Say we define
naivemean l = sum l / fromIntegral (length l)
It has a couple of serious limitations. First, the definition does not cover lists of Int
:
*Main> naivemean ([1] :: [Int])
<interactive>:1:0:
No instance for (Fractional Int)
arising from a use of `naivemean' at <interactive>:1:0-21
Possible fix: add an instance declaration for (Fractional Int)
In the expression: naivemean ([1] :: [Int])
In the definition of `it': it = naivemean ([1] :: [Int])
Second, it blows the stack for large lists:
*Main> naivemean [1..1000000]
*** Exception: stack overflow
Also, it makes two passes, one for sum
and one for length
, over the list when a single pass will do.
We can correct all three problems with
{-# LANGUAGE BangPatterns #-}
mean :: (Real a, Fractional b) => [a] -> b
mean = go (toRational 0) 0
where
go !s !l [] = fromRational s / fromIntegral l
go s l (x:xs) = go (s+.x) (l+1) xs
s +. x = s + toRational x
Bang patterns force strict evaluation of the marked parameters. Without the bangs, the code above will also blow the stack when given a long list, but for a different reason: lazy evaluation of l
for example generates a long unevaluated chain of the form
0 + 1 + 1 + 1 + 1 + 1 + 1 + 1 + 1 + ...
In this case, lazy evaluation is creating more work in the form of allocating all the suspended computations than it would be to simply increment the counter on every iteration.
As a beginner, fromRational
and toRational
are probably confusing too. Consider the type of the division function:
*Main> :t (/)
(/) :: (Fractional a) => a -> a -> a
That means division is defined for any two values of the same type that is an instance of Fractional. Int
is not one of those types:
*Main> (1::Int) / (2::Int)
<interactive>:1:0:
No instance for (Fractional Int)
arising from a use of `/' at <interactive>:1:0-18
Possible fix: add an instance declaration for (Fractional Int)
In the expression: (1 :: Int) / (2 :: Int)

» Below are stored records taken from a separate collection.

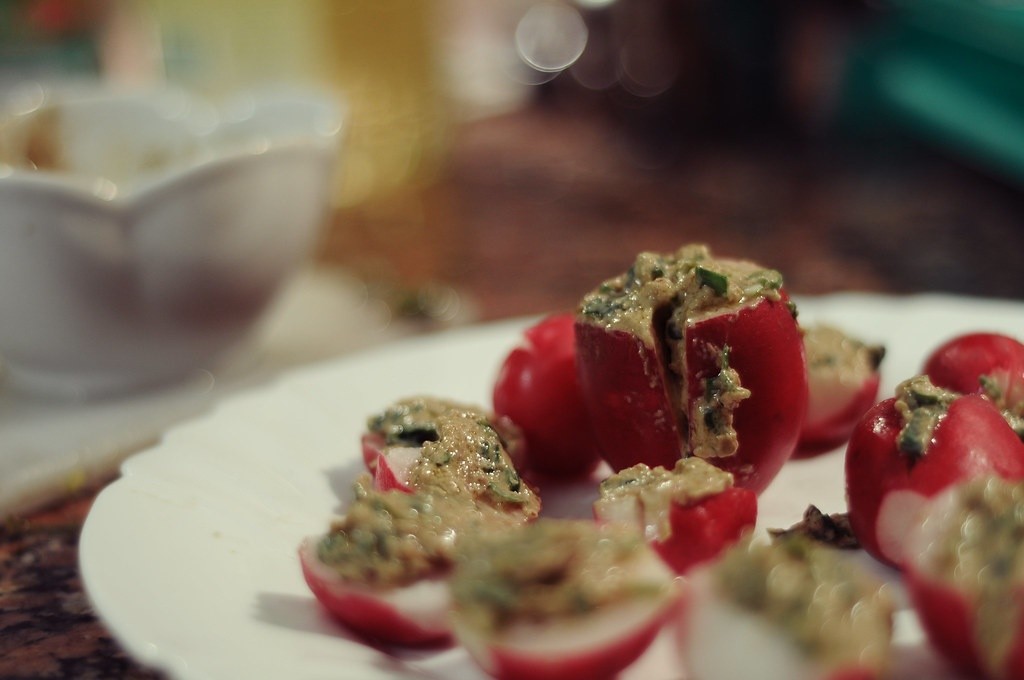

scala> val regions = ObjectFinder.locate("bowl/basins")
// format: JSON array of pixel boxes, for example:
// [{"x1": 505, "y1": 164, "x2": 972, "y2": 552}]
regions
[{"x1": 0, "y1": 76, "x2": 349, "y2": 405}]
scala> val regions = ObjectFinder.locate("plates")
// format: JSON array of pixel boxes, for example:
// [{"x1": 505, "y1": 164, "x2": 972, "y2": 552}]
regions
[{"x1": 77, "y1": 291, "x2": 1024, "y2": 680}]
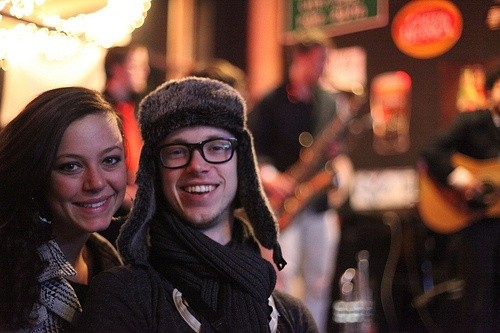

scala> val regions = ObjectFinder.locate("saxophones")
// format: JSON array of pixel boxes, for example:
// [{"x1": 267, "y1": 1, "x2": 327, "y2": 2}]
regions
[{"x1": 269, "y1": 81, "x2": 364, "y2": 230}]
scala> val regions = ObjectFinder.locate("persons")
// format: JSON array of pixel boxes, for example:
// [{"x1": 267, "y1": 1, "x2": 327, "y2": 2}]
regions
[
  {"x1": 98, "y1": 43, "x2": 249, "y2": 199},
  {"x1": 253, "y1": 30, "x2": 352, "y2": 333},
  {"x1": 81, "y1": 81, "x2": 318, "y2": 332},
  {"x1": 415, "y1": 69, "x2": 500, "y2": 332},
  {"x1": 1, "y1": 87, "x2": 128, "y2": 332}
]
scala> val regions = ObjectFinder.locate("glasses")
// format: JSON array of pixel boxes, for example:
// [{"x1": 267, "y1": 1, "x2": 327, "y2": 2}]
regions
[{"x1": 155, "y1": 137, "x2": 239, "y2": 169}]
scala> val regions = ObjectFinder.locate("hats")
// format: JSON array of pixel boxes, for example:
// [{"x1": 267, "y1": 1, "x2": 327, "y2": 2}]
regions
[{"x1": 116, "y1": 77, "x2": 287, "y2": 271}]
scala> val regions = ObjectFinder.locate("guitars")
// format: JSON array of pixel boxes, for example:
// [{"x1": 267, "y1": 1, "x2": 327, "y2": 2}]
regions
[{"x1": 417, "y1": 154, "x2": 500, "y2": 232}]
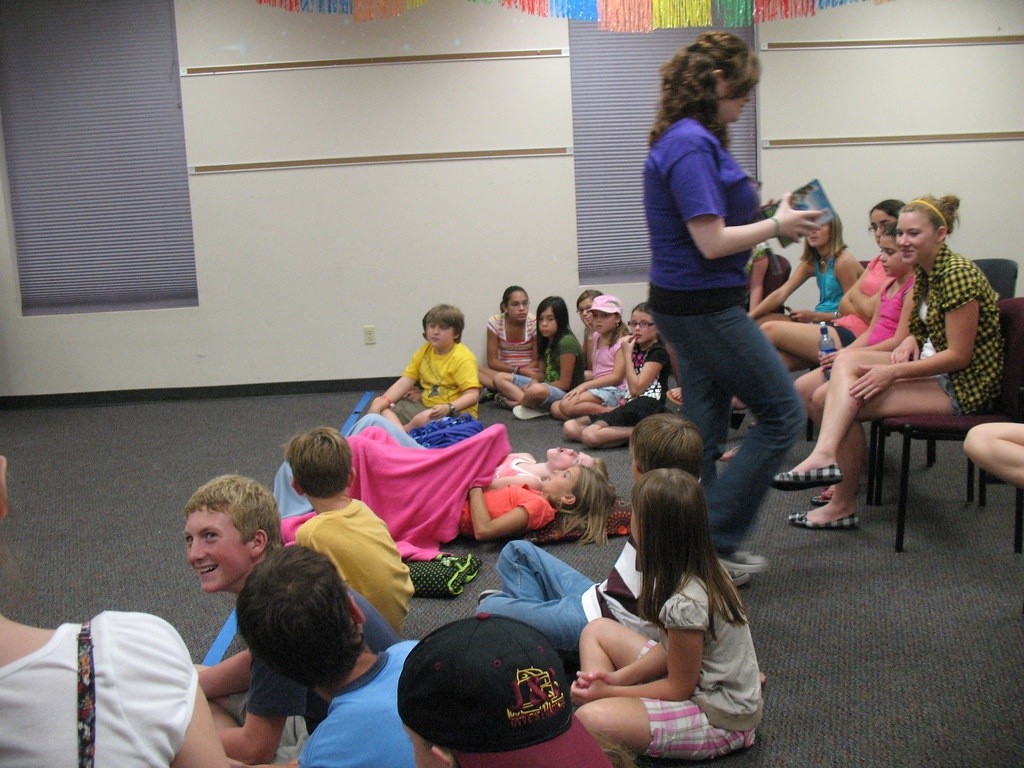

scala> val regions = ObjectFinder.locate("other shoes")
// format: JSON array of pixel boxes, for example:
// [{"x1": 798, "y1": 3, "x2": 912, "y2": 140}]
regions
[
  {"x1": 769, "y1": 463, "x2": 841, "y2": 490},
  {"x1": 716, "y1": 558, "x2": 755, "y2": 586},
  {"x1": 731, "y1": 550, "x2": 769, "y2": 573},
  {"x1": 788, "y1": 512, "x2": 860, "y2": 529},
  {"x1": 494, "y1": 392, "x2": 513, "y2": 405}
]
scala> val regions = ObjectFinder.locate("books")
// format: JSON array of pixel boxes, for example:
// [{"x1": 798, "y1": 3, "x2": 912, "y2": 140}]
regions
[{"x1": 759, "y1": 179, "x2": 838, "y2": 248}]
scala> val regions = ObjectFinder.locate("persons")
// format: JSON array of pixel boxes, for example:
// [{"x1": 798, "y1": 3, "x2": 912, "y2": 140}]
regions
[
  {"x1": 549, "y1": 294, "x2": 630, "y2": 419},
  {"x1": 745, "y1": 210, "x2": 866, "y2": 330},
  {"x1": 576, "y1": 290, "x2": 604, "y2": 382},
  {"x1": 478, "y1": 285, "x2": 540, "y2": 392},
  {"x1": 963, "y1": 422, "x2": 1024, "y2": 489},
  {"x1": 235, "y1": 545, "x2": 422, "y2": 768},
  {"x1": 793, "y1": 222, "x2": 917, "y2": 506},
  {"x1": 643, "y1": 32, "x2": 825, "y2": 587},
  {"x1": 475, "y1": 412, "x2": 703, "y2": 666},
  {"x1": 666, "y1": 199, "x2": 907, "y2": 410},
  {"x1": 280, "y1": 426, "x2": 415, "y2": 633},
  {"x1": 367, "y1": 304, "x2": 483, "y2": 434},
  {"x1": 486, "y1": 446, "x2": 608, "y2": 491},
  {"x1": 181, "y1": 474, "x2": 402, "y2": 766},
  {"x1": 492, "y1": 296, "x2": 585, "y2": 419},
  {"x1": 742, "y1": 241, "x2": 769, "y2": 313},
  {"x1": 562, "y1": 301, "x2": 671, "y2": 449},
  {"x1": 0, "y1": 455, "x2": 231, "y2": 768},
  {"x1": 397, "y1": 612, "x2": 613, "y2": 768},
  {"x1": 570, "y1": 468, "x2": 763, "y2": 761},
  {"x1": 458, "y1": 464, "x2": 617, "y2": 549},
  {"x1": 770, "y1": 195, "x2": 1005, "y2": 530}
]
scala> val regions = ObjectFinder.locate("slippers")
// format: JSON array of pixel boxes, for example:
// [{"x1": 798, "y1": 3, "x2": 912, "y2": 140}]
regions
[
  {"x1": 665, "y1": 386, "x2": 685, "y2": 406},
  {"x1": 811, "y1": 490, "x2": 836, "y2": 504}
]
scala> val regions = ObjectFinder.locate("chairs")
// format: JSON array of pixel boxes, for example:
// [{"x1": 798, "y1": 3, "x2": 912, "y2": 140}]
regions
[{"x1": 808, "y1": 259, "x2": 1024, "y2": 557}]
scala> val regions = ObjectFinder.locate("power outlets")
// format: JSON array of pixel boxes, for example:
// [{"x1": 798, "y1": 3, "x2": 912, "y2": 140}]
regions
[{"x1": 363, "y1": 325, "x2": 376, "y2": 345}]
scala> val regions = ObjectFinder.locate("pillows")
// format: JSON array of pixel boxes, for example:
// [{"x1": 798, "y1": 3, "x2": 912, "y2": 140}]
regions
[{"x1": 523, "y1": 493, "x2": 631, "y2": 542}]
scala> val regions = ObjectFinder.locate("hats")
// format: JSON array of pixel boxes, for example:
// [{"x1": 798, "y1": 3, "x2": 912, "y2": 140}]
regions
[
  {"x1": 396, "y1": 612, "x2": 611, "y2": 768},
  {"x1": 586, "y1": 295, "x2": 622, "y2": 316}
]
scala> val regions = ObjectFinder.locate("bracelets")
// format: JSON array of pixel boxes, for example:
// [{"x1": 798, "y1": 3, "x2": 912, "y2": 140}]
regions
[
  {"x1": 380, "y1": 395, "x2": 395, "y2": 408},
  {"x1": 834, "y1": 311, "x2": 839, "y2": 320},
  {"x1": 512, "y1": 367, "x2": 520, "y2": 374},
  {"x1": 770, "y1": 217, "x2": 779, "y2": 239},
  {"x1": 447, "y1": 403, "x2": 456, "y2": 414},
  {"x1": 466, "y1": 485, "x2": 484, "y2": 498}
]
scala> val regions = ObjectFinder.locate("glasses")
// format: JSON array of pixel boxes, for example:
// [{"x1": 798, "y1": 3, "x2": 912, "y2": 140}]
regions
[
  {"x1": 869, "y1": 223, "x2": 889, "y2": 233},
  {"x1": 628, "y1": 320, "x2": 656, "y2": 331},
  {"x1": 575, "y1": 308, "x2": 589, "y2": 315}
]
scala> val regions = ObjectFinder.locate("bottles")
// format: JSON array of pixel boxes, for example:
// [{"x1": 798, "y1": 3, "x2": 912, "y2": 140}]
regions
[{"x1": 818, "y1": 326, "x2": 837, "y2": 381}]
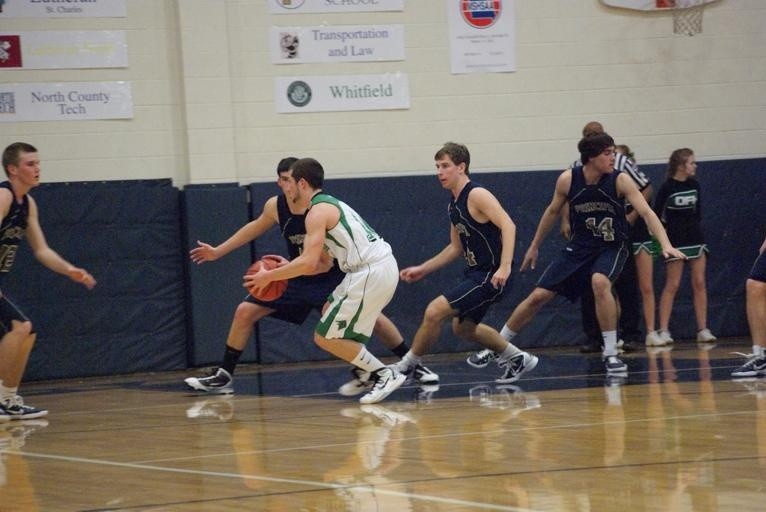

In the definition of `it': it = (1 :: Int) / (2 :: Int)
One definition of mean
ought to cover all of [Int]
, [Float]
, and [Double]
but without the rational bits (and without the type annotation), the type inferred for mean
is
*Main> :t mean
mean :: [Double] -> Double
because of the division by the length of the list.
It turns out that Int
, Float
, and Double
are instances of the typeclass Real
,and any Real
may be converted to Rational
*Main> :t toRational
toRational :: (Real a) => a -> Rational
and Rational
may be converted to Fractional
:
*Main> :t fromRational
fromRational :: (Fractional a) => Rational -> a
Finally, for large lists, there's also a chance that we could overflow a machine double, but Rational
gives us arbitrary precision.
If you have a background in languages such as C or Java that promote types automatically to handle these cases, you'll find this particular inflexibility of Haskell's type system to be confusing and frustrating. I'm afraid you just have to learn to deal with it.
Having done all that, we can now
*Main> mean ([1..1000000] :: [Int])
500000.5
or
*Main> mean ([1..1000000] :: [Double])
500000.5